Poke Poke. Unapproved because of a lot of citations.

In that scenario the moved-from object's lifetime has ended, and this is clearly defined. Neither the move's semantic nor the object's lifetime are undefined, and these were the claims that I rejected. This should be hard to overlook in code because you have to trigger moves explicitly so it is unlikely this will happen to you by mistake, and also you get tool support too to diagnose such mistakes if they do happen.

Even if you don't promote it to an error, you get a warning, and in the scenario that you are worried about, the user actively chooses to ignore this warning. That's the user's fault. I also don't see how promoting warnings to errors and not being able to compile in C++ is much different from Rust not letting you compile the same error for the same reason by default. Puff, you needed to add a compile flag manually, so what? Certainly not a reason why Rust is better than C++ (even though it is, for other/unrelated reasons).

There is no reason to worry about addresses returned by allocation functions such as malloc (or new), as these are guaranteed to return a pointer with sufficient alignment for any type. The only (rare) exception is when working with SIMD. Other cases, like when doing manual type punning / recasting a pointer from one type to another, the compiler can (and given the right flags, will) warn you.

You keep making that assertion. Please provide a factual and verifiable reference that LLVM is not trust-able.

Yeah because getting dependencies quickly and easily is such a nightmare.

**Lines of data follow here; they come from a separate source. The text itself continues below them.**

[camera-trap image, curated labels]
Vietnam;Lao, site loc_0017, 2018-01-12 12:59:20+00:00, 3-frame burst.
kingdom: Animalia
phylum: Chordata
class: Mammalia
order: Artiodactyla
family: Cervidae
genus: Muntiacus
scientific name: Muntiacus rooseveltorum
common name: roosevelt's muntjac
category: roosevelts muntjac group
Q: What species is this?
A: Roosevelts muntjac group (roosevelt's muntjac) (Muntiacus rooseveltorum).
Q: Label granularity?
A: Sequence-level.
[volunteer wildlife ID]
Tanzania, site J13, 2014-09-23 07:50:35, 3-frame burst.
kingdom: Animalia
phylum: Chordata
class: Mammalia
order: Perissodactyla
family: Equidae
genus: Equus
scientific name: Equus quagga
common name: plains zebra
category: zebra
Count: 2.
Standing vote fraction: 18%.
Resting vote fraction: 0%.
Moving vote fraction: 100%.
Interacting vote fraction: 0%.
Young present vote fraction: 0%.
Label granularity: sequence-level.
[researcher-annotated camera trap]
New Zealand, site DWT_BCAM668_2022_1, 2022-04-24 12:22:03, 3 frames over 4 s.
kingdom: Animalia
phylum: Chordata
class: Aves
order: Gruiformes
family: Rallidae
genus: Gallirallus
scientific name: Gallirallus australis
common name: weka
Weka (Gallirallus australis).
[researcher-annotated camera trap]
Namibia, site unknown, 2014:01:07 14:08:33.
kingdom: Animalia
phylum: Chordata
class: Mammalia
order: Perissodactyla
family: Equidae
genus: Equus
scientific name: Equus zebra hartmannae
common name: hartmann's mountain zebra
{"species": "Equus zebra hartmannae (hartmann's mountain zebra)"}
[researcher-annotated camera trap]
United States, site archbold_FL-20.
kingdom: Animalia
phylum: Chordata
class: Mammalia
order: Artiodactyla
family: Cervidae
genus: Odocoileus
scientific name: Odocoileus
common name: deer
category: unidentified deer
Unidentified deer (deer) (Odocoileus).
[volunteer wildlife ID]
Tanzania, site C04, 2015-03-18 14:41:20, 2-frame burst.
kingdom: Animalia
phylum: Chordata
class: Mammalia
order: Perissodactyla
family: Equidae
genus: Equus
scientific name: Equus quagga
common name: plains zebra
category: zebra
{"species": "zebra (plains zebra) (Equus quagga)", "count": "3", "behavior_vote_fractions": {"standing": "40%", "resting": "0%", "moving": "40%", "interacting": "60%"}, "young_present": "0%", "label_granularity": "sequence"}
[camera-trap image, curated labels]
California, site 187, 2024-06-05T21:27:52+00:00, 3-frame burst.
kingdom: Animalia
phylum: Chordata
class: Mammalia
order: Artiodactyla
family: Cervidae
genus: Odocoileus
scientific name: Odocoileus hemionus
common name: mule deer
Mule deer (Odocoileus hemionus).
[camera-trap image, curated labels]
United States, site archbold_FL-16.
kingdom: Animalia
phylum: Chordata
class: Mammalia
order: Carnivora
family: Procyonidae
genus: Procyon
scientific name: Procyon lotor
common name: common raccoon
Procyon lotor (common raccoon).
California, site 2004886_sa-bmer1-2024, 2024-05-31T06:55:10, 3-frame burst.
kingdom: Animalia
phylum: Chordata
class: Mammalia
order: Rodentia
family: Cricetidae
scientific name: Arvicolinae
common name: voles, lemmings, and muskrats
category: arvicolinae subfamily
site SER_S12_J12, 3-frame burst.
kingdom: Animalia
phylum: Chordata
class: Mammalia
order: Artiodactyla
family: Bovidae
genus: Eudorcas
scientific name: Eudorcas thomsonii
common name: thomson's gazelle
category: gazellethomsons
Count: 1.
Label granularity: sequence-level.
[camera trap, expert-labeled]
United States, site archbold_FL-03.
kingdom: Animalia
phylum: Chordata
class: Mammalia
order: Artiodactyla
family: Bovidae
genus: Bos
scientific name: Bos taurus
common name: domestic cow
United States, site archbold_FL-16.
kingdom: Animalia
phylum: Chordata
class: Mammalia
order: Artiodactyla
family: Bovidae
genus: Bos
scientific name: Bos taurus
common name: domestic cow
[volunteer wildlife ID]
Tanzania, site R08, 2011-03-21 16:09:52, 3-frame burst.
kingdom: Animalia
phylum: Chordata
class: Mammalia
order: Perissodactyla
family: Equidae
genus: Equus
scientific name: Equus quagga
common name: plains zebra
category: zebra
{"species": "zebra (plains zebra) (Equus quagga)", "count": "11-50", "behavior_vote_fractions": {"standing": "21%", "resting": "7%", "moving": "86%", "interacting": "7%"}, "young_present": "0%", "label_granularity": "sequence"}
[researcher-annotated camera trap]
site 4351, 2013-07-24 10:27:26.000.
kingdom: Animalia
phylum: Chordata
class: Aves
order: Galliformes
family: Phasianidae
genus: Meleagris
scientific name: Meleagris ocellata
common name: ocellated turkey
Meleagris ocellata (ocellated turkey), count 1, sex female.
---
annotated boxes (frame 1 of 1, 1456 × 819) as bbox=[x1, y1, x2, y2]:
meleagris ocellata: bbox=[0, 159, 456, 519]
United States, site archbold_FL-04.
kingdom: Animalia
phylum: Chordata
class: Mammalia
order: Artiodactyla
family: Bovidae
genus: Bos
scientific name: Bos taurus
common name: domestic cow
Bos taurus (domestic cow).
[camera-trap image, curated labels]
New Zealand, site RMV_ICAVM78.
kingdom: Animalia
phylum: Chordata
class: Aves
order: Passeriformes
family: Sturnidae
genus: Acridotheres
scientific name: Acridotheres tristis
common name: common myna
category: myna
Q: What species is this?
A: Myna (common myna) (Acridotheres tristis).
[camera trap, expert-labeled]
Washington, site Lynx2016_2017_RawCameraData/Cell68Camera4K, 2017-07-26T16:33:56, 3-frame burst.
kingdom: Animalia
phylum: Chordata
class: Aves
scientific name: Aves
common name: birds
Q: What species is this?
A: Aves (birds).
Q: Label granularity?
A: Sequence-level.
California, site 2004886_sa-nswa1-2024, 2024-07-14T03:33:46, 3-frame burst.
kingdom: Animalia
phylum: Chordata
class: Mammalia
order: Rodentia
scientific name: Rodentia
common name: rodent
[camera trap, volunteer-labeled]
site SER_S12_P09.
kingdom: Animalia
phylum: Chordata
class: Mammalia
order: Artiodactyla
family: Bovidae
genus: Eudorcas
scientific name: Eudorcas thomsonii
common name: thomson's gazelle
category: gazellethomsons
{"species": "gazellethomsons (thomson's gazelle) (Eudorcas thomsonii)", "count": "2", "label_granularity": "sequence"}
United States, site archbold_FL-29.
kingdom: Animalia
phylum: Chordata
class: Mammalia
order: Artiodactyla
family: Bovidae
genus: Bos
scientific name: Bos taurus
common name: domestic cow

I completely agree with you, but that in itself is a point in Rust's favor. Modern C++ using standard algorithms is a great language for systems programming, but often you have even experienced people coding like they are writing in C. (raw loops, manually manipulating things instead of using STL, using inheritance, etc.) I think you can blame academia in some sense for poorly teaching the language, and in some ways it may be a cultural thing also, where people are used to doing things in a low level way. At least people don't use new/delete anymore...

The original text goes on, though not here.